═════ Passage provided ═════

Widmer Engineering, Inc. v. Dufalla
| Court | Pennsylvania Superior Court |
| Writing for the Court | CAVANAUGH, J. |
| Citation | Widmer Engineering, Inc. v. Dufalla, 837 A.2d 459 (Pa. Super. Ct. 2003) |
| Decision Date | 21 October 2003 |
| Parties | WIDMER ENGINEERING, INC., Appellee, v. Michael H. DUFALLA, Appellant. Widmer Engineering, Inc., Appellant, v. Michael H. Dufalla, Appellee. |
Peter M. Suwak, Washington, for Dufalla.
David R. Johnson, Pittsburgh, for Widmer Engineering.
Before: HUDOCK, LALLY-GREEN and CAVANAUGH, JJ.
¶ 1 These are consolidated appeals from judgment in the amount of $139,420.86 entered in favor of Michael H. Dufalla (seller) and against Widmer Engineering, Inc., (buyer) following verdict in a non-jury trial on competing breach of contract claims arising from the sale of an engineering firm, Engelhardt-Power and Associates, Inc. We affirm in part, reverse in part, and remand for further proceedings. ¶ 2 The relevant facts, as gleaned from the record, show that Dufalla, a civil engineer, had been the sole shareholder of Engelhardt, a closely held corporation providing engineering, design and surveying services for public and private construction projects. In 1993, Dufalla was appointed by Governor Robert Casey to the post of District Engineer for the State Department of Transportation. In order to avoid any potential appearance of conflict of interest, Dufalla decided to sell his engineering firm and initially approached Harvey Treschow, its corporate manager, about any possible interest he might have in purchasing it. Although Treschow was interested, negotiations stalled and Dufalla sought other potential buyers while Treschow continued on in his position as corporate manager.
¶ 3 On February 28, 1995, Dufalla entered into an agreement to sell Engelhardt to Widmer Engineering. Closing was held that date. The agreement of sale provided that "[a]t closing, Corporation, through its officers, will issue a termination notice to Corporation's present manager." When Engelhardt became a wholly-owned subsidiary of Widmer the following day, March 1, 1995, Harvey Treschow had not been terminated from employment by Dufalla or by any other officer of Engelhardt. Moreover, Engelhardt was staffed by persons who were not employees of Engelhardt, but who were contract employees of Technical Personnel Services, Inc. (TPSI), a temporary employment agency. Harvey Treschow, in addition to being Engelhardt's corporate manager, was the president and chief shareholder of TPSI, which had contracted with Engelhardt to provide Engelhardt with personnel.
¶ 4 Paragraph 7(h) of the sales agreement between Dufalla and Widmer provided that:
The Corporation [Engelhardt] has not entered into, and is not subject to, any: (i) written contract or agreement for the employment of any employee of the business; (ii) contract with any labor union or guild; (iii) pension, profit-sharing, retirement, bonus, insurance, or similar plan with respect to any employee of the business; or (iv) similar contract or agreement affecting or relating to the corporation.

═════

== Exercise instructions ==
1. From paragraph 7(h) of the sales agreement quoted in the Widmer Engineering opinion, list each kind of contract, agreement, or plan that the statement says Engelhardt has not entered into and is not subject to.
2. Write the next part of the Widmer Engineering opinion, picking up right after the quoted paragraph 7(h) of the sales agreement.

═════ Dataset rows ═════

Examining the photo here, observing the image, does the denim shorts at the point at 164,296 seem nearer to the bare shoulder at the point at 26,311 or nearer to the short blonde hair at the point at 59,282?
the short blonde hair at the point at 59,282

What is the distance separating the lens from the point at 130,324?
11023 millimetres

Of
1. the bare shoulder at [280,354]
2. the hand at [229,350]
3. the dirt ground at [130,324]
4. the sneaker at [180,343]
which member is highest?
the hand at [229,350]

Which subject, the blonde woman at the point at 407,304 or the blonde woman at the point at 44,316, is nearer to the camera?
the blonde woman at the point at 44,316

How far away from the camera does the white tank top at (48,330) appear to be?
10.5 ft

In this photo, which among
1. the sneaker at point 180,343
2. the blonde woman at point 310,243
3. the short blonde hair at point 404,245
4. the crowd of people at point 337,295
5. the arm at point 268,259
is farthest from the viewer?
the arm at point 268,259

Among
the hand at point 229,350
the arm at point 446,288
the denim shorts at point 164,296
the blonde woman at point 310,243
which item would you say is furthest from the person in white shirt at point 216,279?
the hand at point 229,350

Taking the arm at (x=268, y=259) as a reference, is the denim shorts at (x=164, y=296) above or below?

═════

== Exercise responses ==
1.
1. A written contract or agreement for the employment of any employee of the business
2. A contract with any labor union or guild
3. A pension, profit-sharing, retirement, bonus, insurance, or similar plan with respect to any employee of the business
4. A similar contract or agreement affecting or relating to the corporation

2.
¶ 5 The contracts between Engelhardt and TPSI and between TPSI and its employees had not been disclosed by seller to buyer and buyer did not discover the existence of those contracts during its due diligence period. When it learned of the contracts, buyer sought to hire TPSI's employees as its own. Treschow demanded, as per TPSI's contract with Engelhardt, that Engelhardt reimburse TPSI in an amount equal to 20% of each individual TPSI employee's annual salary in order to "buy out" the employment contracts. Engelhardt/Widmer declined to pay. TPSI subsequently filed suit against seller and Engelhardt. The suit eventually settled for $8000. Buyer spent $22,486.35 in attorneys' fees defending the action and contributed $3000 to the settlement amount. When buyer later sued seller for breach of the sales agreement, it claimed, among other things, entitlement to $25,486.35 in damages to cover its attorneys' fees and settlement contribution in the TPSI suit under the following indemnification provision contained in the agreement:
Each party hereto shall indemnify and hold the other party harmless from and against all liability, claim, loss, damage or expense, including reasonable attorneys' fees, incurred or required to be paid by such other party by reason of any breach or failure of observance or performance of any representation, warranty, covenant or other provision of this agreement by such party.
¶ 6 Buyer's suit against seller also alleged that seller materially breached the sales agreement by failing to pay 2/3 of Engelhardt's corporate taxes, a requirement which was set forth among others in the following provision of the sales agreement:
4. Adjustments to Purchase Price. If the face amount of the Accounts Receivable and Payroll Account on the closing date shall be greater or less than $100,000.00, then the amount to be paid pursuant to Article 3 above [Purchase Price] shall be increased or decreased as the case may be, by the amount by which the face total amount of the Accounts Receivable and Payroll account is greater than or less than $100,000.00. These amounts do not include any reserve for taxes set aside as required under Article 7(l) hereof. After the closing, Seller shall transfer and deliver to Purchaser all cash and other property which Seller may receive relating to the Accounts Receivable after the closing date. All receivables not collected within one year of closing will be deducted from any amount due Seller by Purchaser. Any receivables not collected within one year will be assigned by Purchaser to Seller. Any liabilities of the Corporation, to the extent that such liabilities in the aggregate exceed the lien on the building where the corporation's offices are located, and which is estimated to be approximately $60,000.00 will be deducted from the payment due to Seller under Article 3 hereof. In addition, Seller will pay to Purchaser an amount equal to two-thirds (2/3) of the corporate income taxes which would be due from the corporation for the fiscal year beginning July 1, 1994 and ending July 30, 1995, without the application of the existing carry forward credit. Also, Seller will pay to Purchaser the amouhnt [sic] of any checks issued prior to closing in payment of the T1010 Theomat and presented for payment after closing. Purchaser shall reimburse Seller for any bills bpaid [sic] by Seller prior to closing but applicable to the period after closing. The aforesaid adjustments will be made by the parties on March 15, 1996.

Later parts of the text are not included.